:: TEXTE FOURNI ::
De vingt a trente ans deux sentiers de lecture approfondie m'ont beaucoup occupé. Ils sont extrêmement liés. Deux questions majeures me taraudaient.

Comment la grande espérance d'une nouvelle aube humaine - la grande lueur venue de l'Est- a t-elle pu déboucher sur une immense catastrophe, jusqu'à presque annihiler l'idée d'un autre monde possible que celui régulé par l'accumulation capitaliste. Et comment le nazisme, ce sommet de la violence humaine, a été possible.

 

Puis un peu épuisé par toutes ces horreurs, ce déluge de sang et d'acier, j'ai heureusement débusqué bien d'autres sentiers. 

Evidemment ces interrogations continuent, malgré tout, et elles ne cesseront de me pousser à en savoir plus, à consulter de nouveaux points de vue. Je suis tombé chez un bouquiniste sur un poche seventies d'un journaliste russe exilé, Victor Alexandrov, d'une tonalité "patriote russe", sur "L'affaire Toukhatchevski."

Lignes d'un jeu de données sur le raisonnement spatial:
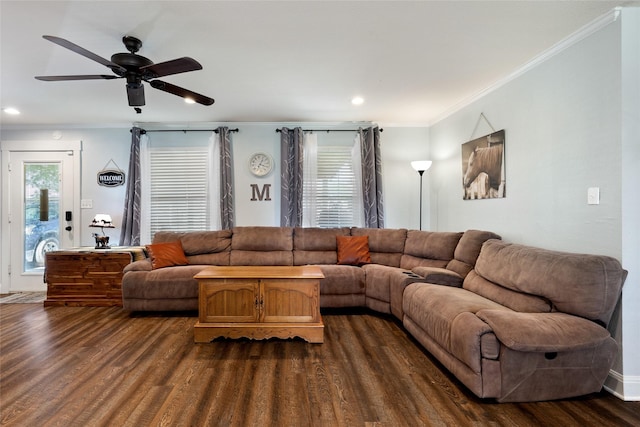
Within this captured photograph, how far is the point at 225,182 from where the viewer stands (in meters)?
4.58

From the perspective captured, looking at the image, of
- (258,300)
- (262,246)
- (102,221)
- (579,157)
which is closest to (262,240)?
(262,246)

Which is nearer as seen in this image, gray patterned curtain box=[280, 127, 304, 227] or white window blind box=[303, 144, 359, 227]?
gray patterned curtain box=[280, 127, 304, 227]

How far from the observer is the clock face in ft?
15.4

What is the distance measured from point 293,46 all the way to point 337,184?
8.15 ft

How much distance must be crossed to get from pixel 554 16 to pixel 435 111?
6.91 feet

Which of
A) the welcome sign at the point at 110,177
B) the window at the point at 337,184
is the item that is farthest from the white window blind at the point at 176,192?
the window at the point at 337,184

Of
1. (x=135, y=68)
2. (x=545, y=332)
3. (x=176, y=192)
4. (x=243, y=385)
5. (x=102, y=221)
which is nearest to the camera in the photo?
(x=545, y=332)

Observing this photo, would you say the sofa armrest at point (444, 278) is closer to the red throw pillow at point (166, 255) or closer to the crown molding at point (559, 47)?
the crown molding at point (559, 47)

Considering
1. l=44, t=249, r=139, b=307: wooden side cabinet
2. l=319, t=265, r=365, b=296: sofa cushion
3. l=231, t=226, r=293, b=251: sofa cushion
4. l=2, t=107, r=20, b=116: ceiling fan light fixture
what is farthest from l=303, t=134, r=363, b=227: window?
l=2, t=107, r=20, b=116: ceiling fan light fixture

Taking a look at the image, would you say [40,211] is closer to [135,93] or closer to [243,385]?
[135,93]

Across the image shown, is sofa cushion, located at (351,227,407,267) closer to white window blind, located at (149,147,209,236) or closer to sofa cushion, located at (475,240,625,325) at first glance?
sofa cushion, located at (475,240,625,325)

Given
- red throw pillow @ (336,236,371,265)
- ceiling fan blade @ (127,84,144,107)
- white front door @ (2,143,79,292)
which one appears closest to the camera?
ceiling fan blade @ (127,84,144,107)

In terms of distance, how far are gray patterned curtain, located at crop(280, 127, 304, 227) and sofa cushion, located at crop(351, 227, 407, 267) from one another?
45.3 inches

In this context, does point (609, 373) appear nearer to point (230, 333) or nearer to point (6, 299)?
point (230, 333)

:: À COMPLÉTER ::
a - Recopiez fidèlement le passage du texte fourni qui commence par "Comment la grande" et se poursuit jusqu'à "bien d'autres sentiers.".
b - D'après le texte fourni, répondez brièvement :
(i) Entre quels âges les deux sentiers de lecture ont-ils beaucoup occupé la personne qui écrit ?
(ii) Où le livre de poche a-t-il été trouvé ?
(iii) Comment s'appelle le journaliste russe exilé qui l'a écrit ?
Appuyez-vous seulement sur le texte fourni pour répondre.

:: RÉPONSES ::
a -
Comment la grande espérance d'une nouvelle aube humaine - la grande lueur venue de l'Est- a t-elle pu déboucher sur une immense catastrophe, jusqu'à presque annihiler l'idée d'un autre monde possible que celui régulé par l'accumulation capitaliste. Et comment le nazisme, ce sommet de la violence humaine, a été possible.

 

Puis un peu épuisé par toutes ces horreurs, ce déluge de sang et d'acier, j'ai heureusement débusqué bien d'autres sentiers.

b -
(i) De vingt à trente ans.
(ii) Chez un bouquiniste.
(iii) Victor Alexandrov.